Auto Prompt Hardening
AI-generated hardened prompts, validation loop, and how to use the hardened prompt from the report.
Auto Prompt Hardening
After a scan completes, ZeroLeaks can automatically generate a hardened version of your system prompt and validate it with a re-scan. This section explains how it works.
Overview
Hardening uses an AI security engineer persona to:
- Analyze successful attack vectors from the scan
- Generate a hardened prompt that addresses those vectors
- Re-run the scan on the hardened prompt
- Repeat up to 2 rounds if the score does not meet the threshold
The hardened prompt is designed to preserve your original intent while adding security rules and defensive instructions.
Validation Loop
The validation loop runs after hardening is generated:
- Round 1: The hardened prompt is scanned (extraction, injection, or both, depending on scan mode).

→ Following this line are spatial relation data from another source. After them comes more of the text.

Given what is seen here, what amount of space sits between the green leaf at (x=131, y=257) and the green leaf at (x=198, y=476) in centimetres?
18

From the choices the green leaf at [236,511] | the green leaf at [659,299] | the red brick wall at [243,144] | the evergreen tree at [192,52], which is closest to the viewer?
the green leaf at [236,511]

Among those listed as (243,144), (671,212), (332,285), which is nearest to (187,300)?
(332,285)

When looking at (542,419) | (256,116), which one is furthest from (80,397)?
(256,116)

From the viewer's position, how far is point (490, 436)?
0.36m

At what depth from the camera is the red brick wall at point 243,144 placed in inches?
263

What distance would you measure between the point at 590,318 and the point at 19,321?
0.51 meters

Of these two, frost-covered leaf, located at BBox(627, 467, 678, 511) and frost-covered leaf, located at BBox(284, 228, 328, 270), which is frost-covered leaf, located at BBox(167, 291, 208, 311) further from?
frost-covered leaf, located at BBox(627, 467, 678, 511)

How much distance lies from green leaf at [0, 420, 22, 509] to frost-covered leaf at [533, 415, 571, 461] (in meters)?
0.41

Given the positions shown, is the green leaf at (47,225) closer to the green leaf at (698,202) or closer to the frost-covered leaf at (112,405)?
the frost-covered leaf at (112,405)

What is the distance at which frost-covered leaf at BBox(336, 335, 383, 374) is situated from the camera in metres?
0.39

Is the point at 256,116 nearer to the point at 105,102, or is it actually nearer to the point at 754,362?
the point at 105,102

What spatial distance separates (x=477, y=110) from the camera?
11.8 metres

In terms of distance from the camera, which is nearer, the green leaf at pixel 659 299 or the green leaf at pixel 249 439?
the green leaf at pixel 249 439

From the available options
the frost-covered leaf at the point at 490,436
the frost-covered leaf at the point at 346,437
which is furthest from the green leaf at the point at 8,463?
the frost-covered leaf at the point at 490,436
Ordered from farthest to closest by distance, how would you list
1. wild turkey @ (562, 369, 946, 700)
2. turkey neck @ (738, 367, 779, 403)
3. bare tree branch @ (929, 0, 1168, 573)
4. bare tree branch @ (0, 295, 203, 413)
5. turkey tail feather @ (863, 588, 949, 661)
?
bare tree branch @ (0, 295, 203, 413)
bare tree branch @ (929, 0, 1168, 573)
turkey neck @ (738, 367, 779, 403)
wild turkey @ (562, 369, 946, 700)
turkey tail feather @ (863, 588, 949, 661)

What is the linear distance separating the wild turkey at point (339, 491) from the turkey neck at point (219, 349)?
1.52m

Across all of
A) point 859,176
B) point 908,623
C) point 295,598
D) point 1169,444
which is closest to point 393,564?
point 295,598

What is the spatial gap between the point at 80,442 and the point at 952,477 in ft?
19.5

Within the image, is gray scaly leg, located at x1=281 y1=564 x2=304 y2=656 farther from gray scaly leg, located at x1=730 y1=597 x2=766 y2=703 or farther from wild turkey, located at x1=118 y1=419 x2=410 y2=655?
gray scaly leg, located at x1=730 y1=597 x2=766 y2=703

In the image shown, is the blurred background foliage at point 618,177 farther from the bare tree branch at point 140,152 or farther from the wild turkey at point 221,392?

The score is recorded.
- Threshold check: If the score is 80 or higher, the loop stops. The hardened prompt is considered validated.
- Round 2 (if needed): If the score is below 80, the AI generates a new hardened prompt targeting the remaining weak spots. The re-hardened prompt is scanned again.
- Completion: The loop stops after 2 rounds or when the threshold is met. No further rounds are run.
Threshold
The hardening target is a score of 80 or higher. A score of 80 indicates the prompt is reasonably secure against the tested attacks. You can still improve further by manually refining based on recommendations.
Before and After Scores
The report shows:
- Before score: Your original prompt's score from the initial scan
- After score: The score of the hardened prompt after validation
- Improvement percentage: How much of the "headroom" (100 - before) was recovered
If validation fails (e.g., all rounds error or the score regresses), the report still includes the hardened prompt and the last round's results. You can use it as a starting point for manual edits.
Copying the Hardened Prompt
The hardened prompt is in the report under Prompt Remediation or Hardening. You can:
- Expand the hardened prompt section
- Click Copy to copy the full text
- Paste it into your application's system prompt configuration
The report may also include a GitHub patch or additions for applying the changes to a specific file. Use these if you store prompts in version-controlled files.
Regression Handling
If a validation round produces a score lower than the previous round (beyond a small tolerance), the loop treats it as a regression. The previous prompt is retained, and the loop stops. This prevents over-hardening that degrades behavior.
When Hardening Runs
Hardening runs automatically when:
- The scan completes (Full, extraction, or injection)
- The scan produced findings or injection successes
- The worker has capacity to run the validation loop
Hardening may be skipped if the hardened prompt is empty, too short, or if generation fails. In that case, the report still includes recommendations for manual hardening.